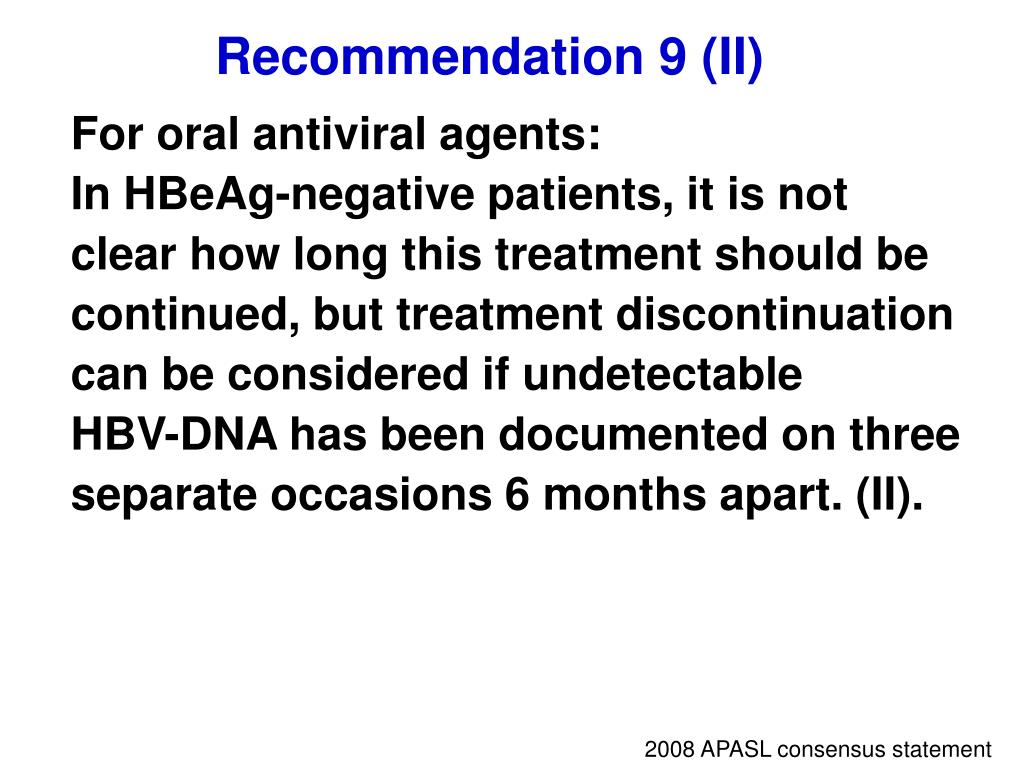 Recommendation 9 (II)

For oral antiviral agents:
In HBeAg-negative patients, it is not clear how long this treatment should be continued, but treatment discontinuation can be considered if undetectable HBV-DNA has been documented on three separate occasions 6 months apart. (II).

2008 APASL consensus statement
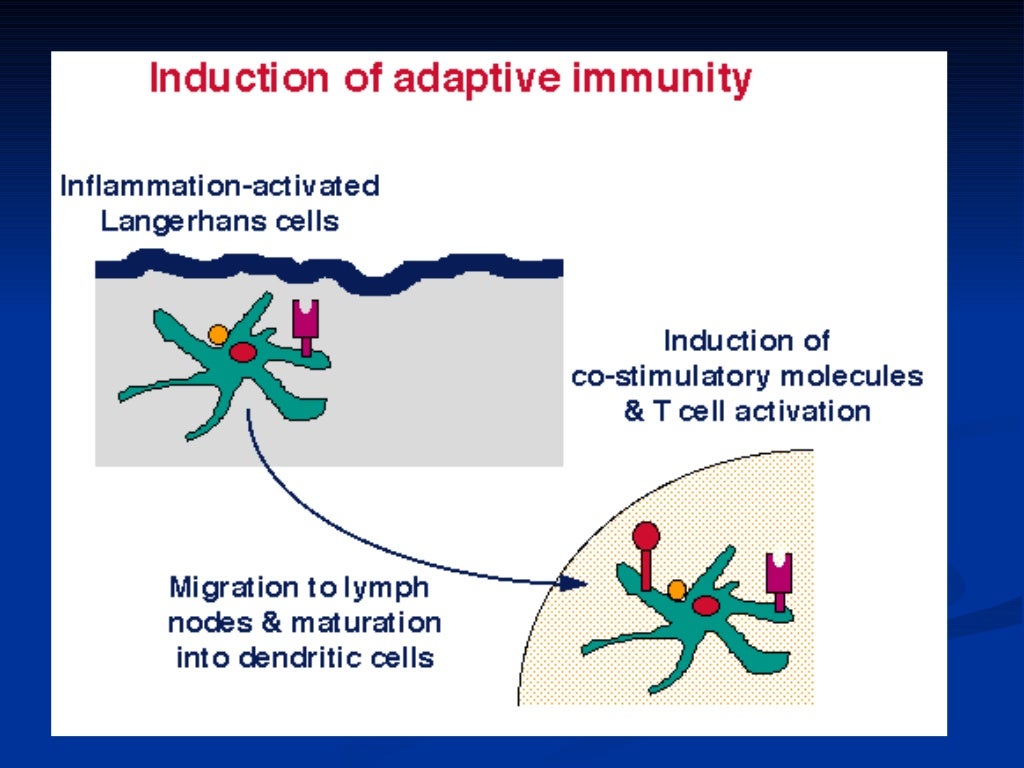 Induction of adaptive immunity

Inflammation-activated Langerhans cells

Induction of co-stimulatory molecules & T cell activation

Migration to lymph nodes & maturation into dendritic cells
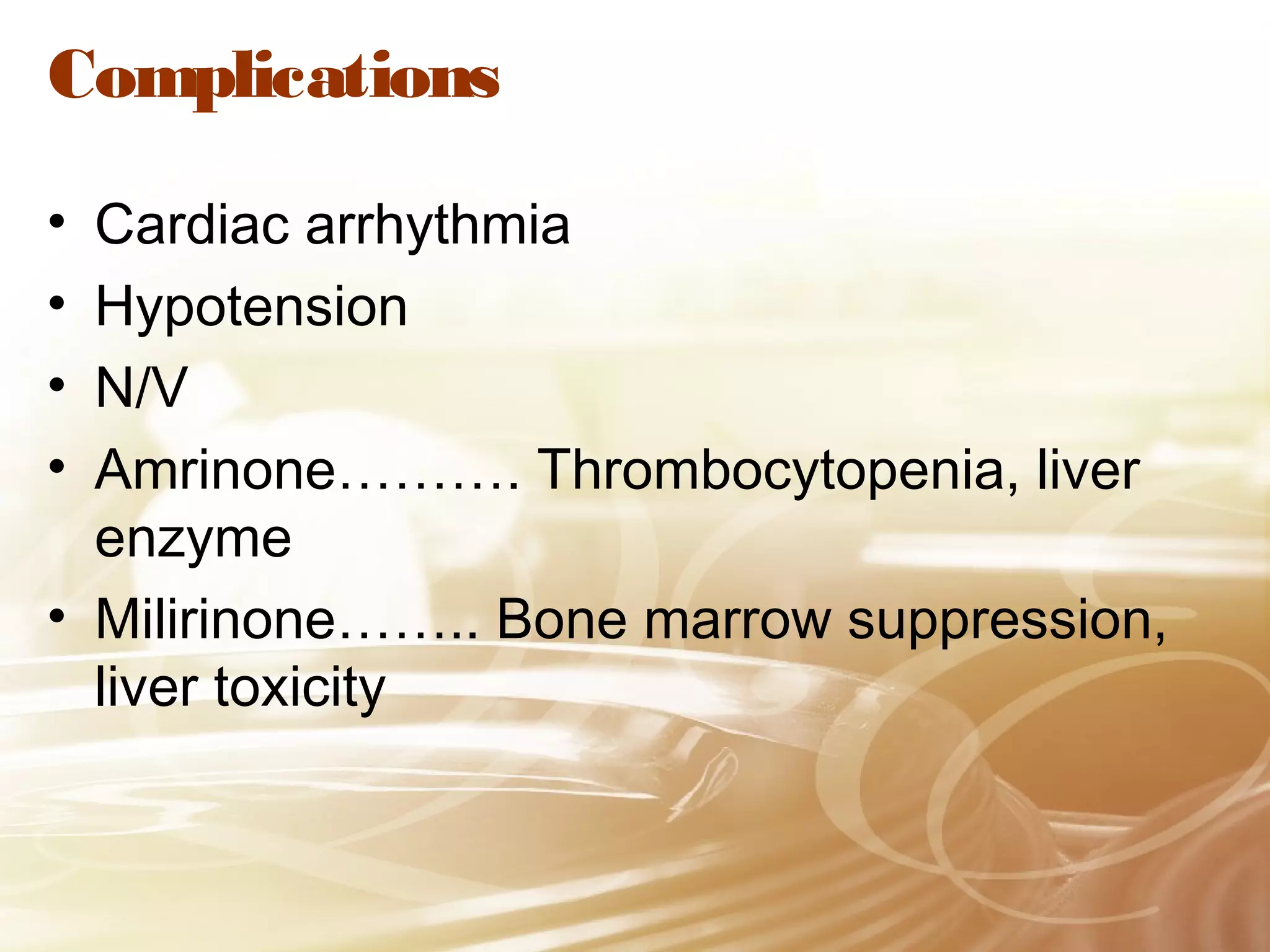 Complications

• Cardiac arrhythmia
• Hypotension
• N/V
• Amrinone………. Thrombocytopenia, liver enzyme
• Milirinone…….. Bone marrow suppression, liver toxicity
+ + + + +
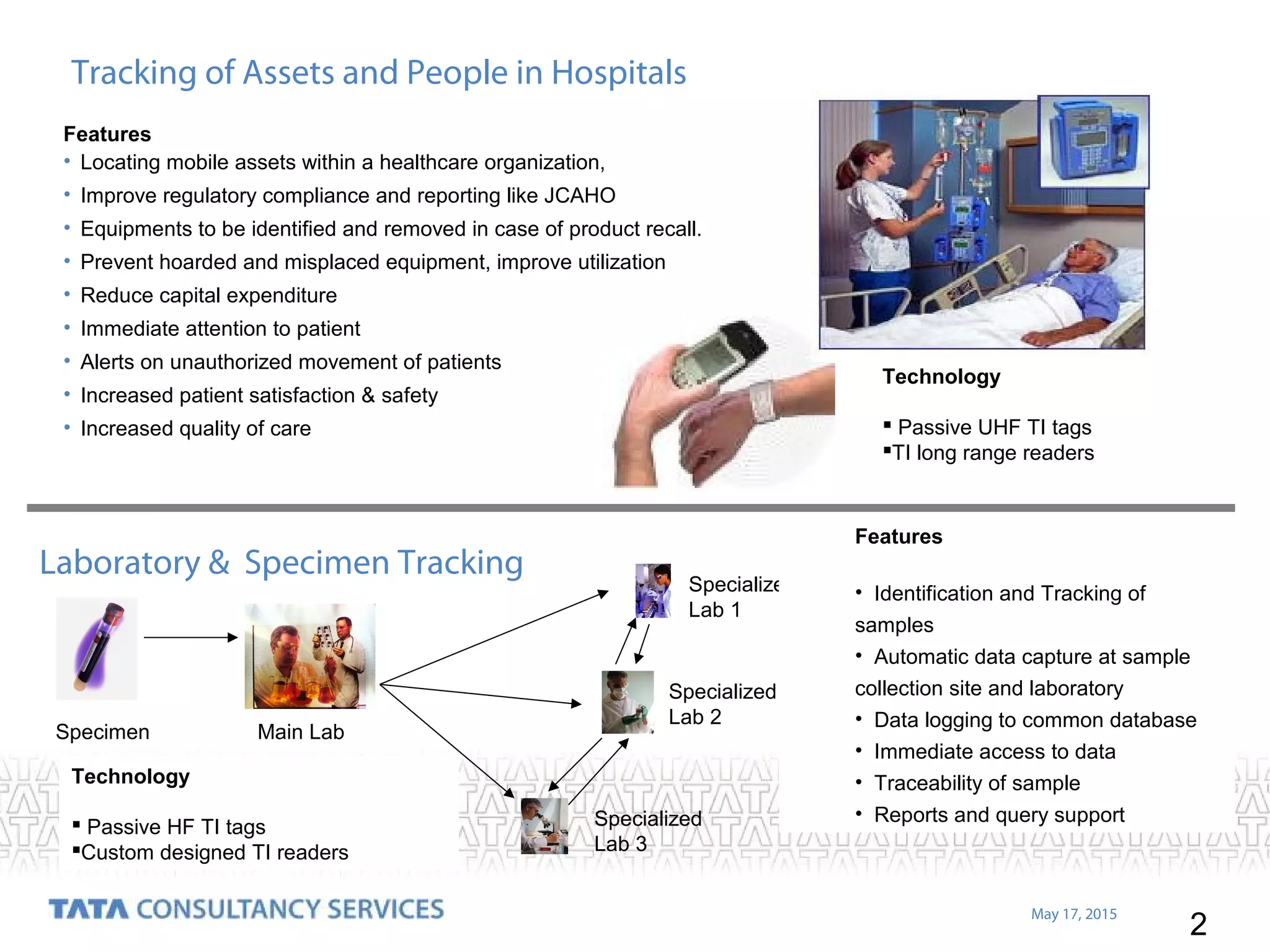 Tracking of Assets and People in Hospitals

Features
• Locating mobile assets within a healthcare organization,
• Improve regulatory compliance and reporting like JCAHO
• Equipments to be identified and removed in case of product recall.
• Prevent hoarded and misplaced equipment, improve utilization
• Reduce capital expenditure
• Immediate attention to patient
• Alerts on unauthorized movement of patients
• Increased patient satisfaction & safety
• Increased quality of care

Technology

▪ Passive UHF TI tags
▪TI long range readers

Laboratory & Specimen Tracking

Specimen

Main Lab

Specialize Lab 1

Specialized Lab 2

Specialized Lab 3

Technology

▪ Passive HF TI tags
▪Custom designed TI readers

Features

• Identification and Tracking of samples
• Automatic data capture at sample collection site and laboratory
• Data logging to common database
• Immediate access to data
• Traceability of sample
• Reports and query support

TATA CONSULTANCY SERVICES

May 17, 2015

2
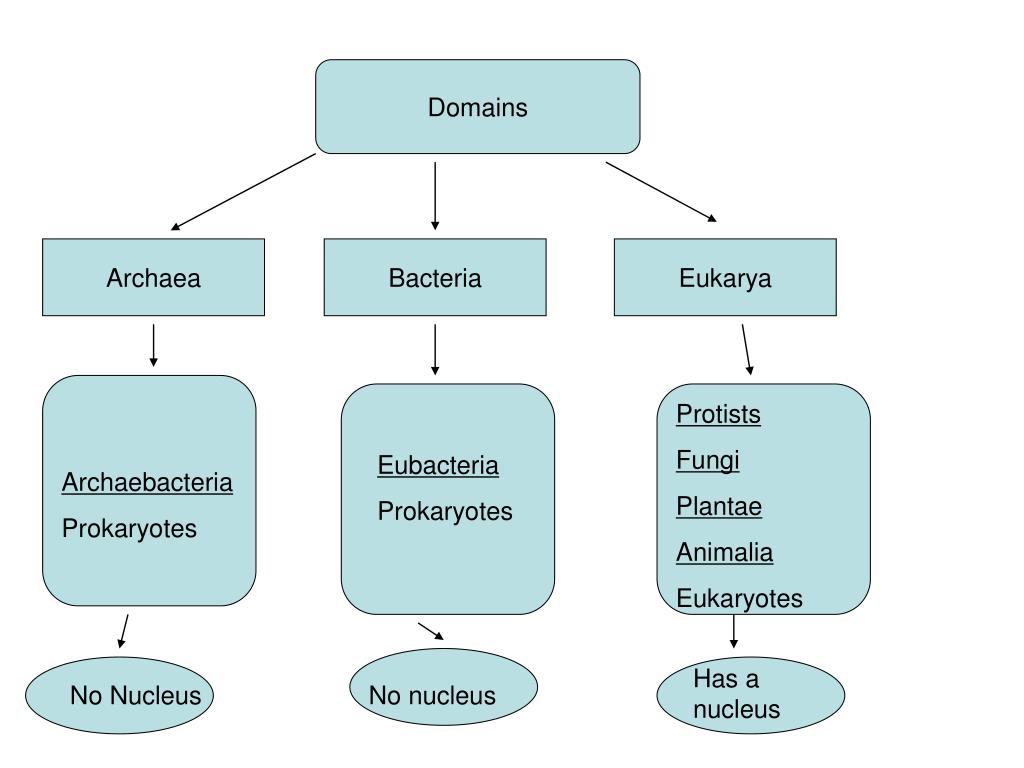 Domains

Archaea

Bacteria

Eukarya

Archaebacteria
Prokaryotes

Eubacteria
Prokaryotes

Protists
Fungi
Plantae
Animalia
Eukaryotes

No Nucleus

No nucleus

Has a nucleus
+ + + + +
▸ **TASK REQUIREMENTS**: Look back over the records above. Reproduce exactly everything from the line with "Tracking of Assets and People in Hospitals" down to the line with "attention to patient", inclusive, and leave the pictures out.

▸ **TASK ANSWER**:
 Tracking of Assets and People in Hospitals

Features
• Locating mobile assets within a healthcare organization,
• Improve regulatory compliance and reporting like JCAHO
• Equipments to be identified and removed in case of product recall.
• Prevent hoarded and misplaced equipment, improve utilization
• Reduce capital expenditure
• Immediate attention to patient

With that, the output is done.